**Task brief**
Reproduce the stretch of the passage on words and paradise from "Hence, speaking our" through "our eternal living.", substituting "forebears" for "ancestors".

**Study text**
***
Moving beyond this train of thought and more pressingly for you and I, there is an intrinsic connection between words and the attainment of Jannah. In our tradition, the importance of the tongue’s polarising power to create a beautiful future or threaten the promise of one is emphasised throughout the Qur’an and Hadith.

“Kind words are better than charity followed by injury.” (Surah Al-Baqarah, 2:263)

Hence, speaking our way to paradise, word by word, and seeking the pleasure of Allah, is the only migration that will define us and ultimately determine our stories.

I often reflect on how the du’as of our ancestors may partly be the reason why you and I are elevated to Jannah. From the time of Adam (AS), the deep time that we find impossible to fathom, to an inevitable eschatological reality – the end of our chapter here on earth, the skies are overflowing with their words, as well as ours. Humanity will one day cease, but our words with Allah spoken long ago while we were human will remain. A ministry of desperate or sincere or grateful voices directed to Allah that will ultimately determine the condition of our eternal living. 

Linking back to my father’s anecdote, it is clear that words hold the power to be vessels of change. Oceans will dry out and new waters will flow, city lights will coalesce to the surging and acquiescing of the sun, but Allah has promised us that all this will cease. What will remain is His face, what we did and the words we spoke. Our supplications and our pleas will one day transport us to a new reality, a home away from here that is devoid of the heaviness that this one brings. A new home that is filled with every divine promise that was made to us, the trilling abode of peace.
***
**Dataset extract**
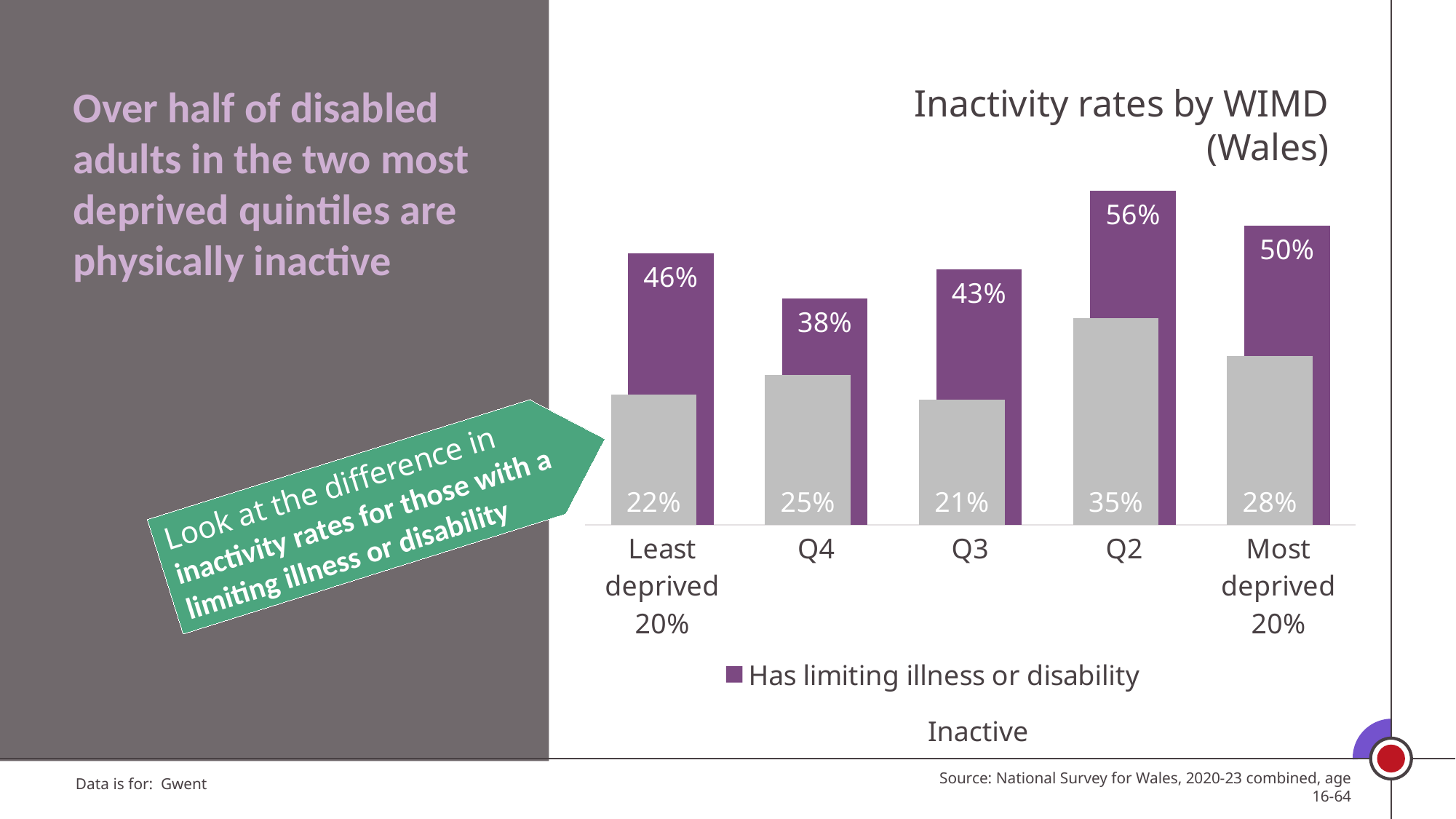
Which is larger: the 'Has limiting illness or disability' value for Q4 or for the Least deprived 20%? Least deprived 20% How many quintile categories are shown on the x axis? 5 What is the difference between the purple and grey bars for Q3? 22% What is the value of the grey bar for the Least deprived 20% quintile? 22% Which quintile has the lowest value among the grey bars? Q3 Which quintile has the highest inactivity rate for those with a limiting illness or disability? Q2 What type of chart is shown on the slide? Bar chart What is the inactivity rate for those with a limiting illness or disability in Q2? 56% What is the inactivity rate for those with a limiting illness or disability in the Most deprived 20% quintile? 50% What is the title of the chart? Inactivity rates by WIMD (Wales) What is the difference between the 'Has limiting illness or disability' values for Q2 and Q4? 18% What colour are the bars for 'Has limiting illness or disability'? Purple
***
**Written reply**
Hence, speaking our way to paradise, word by word, and seeking the pleasure of Allah, is the only migration that will define us and ultimately determine our stories.

I often reflect on how the du’as of our forebears may partly be the reason why you and I are elevated to Jannah. From the time of Adam (AS), the deep time that we find impossible to fathom, to an inevitable eschatological reality – the end of our chapter here on earth, the skies are overflowing with their words, as well as ours. Humanity will one day cease, but our words with Allah spoken long ago while we were human will remain. A ministry of desperate or sincere or grateful voices directed to Allah that will ultimately determine the condition of our eternal living.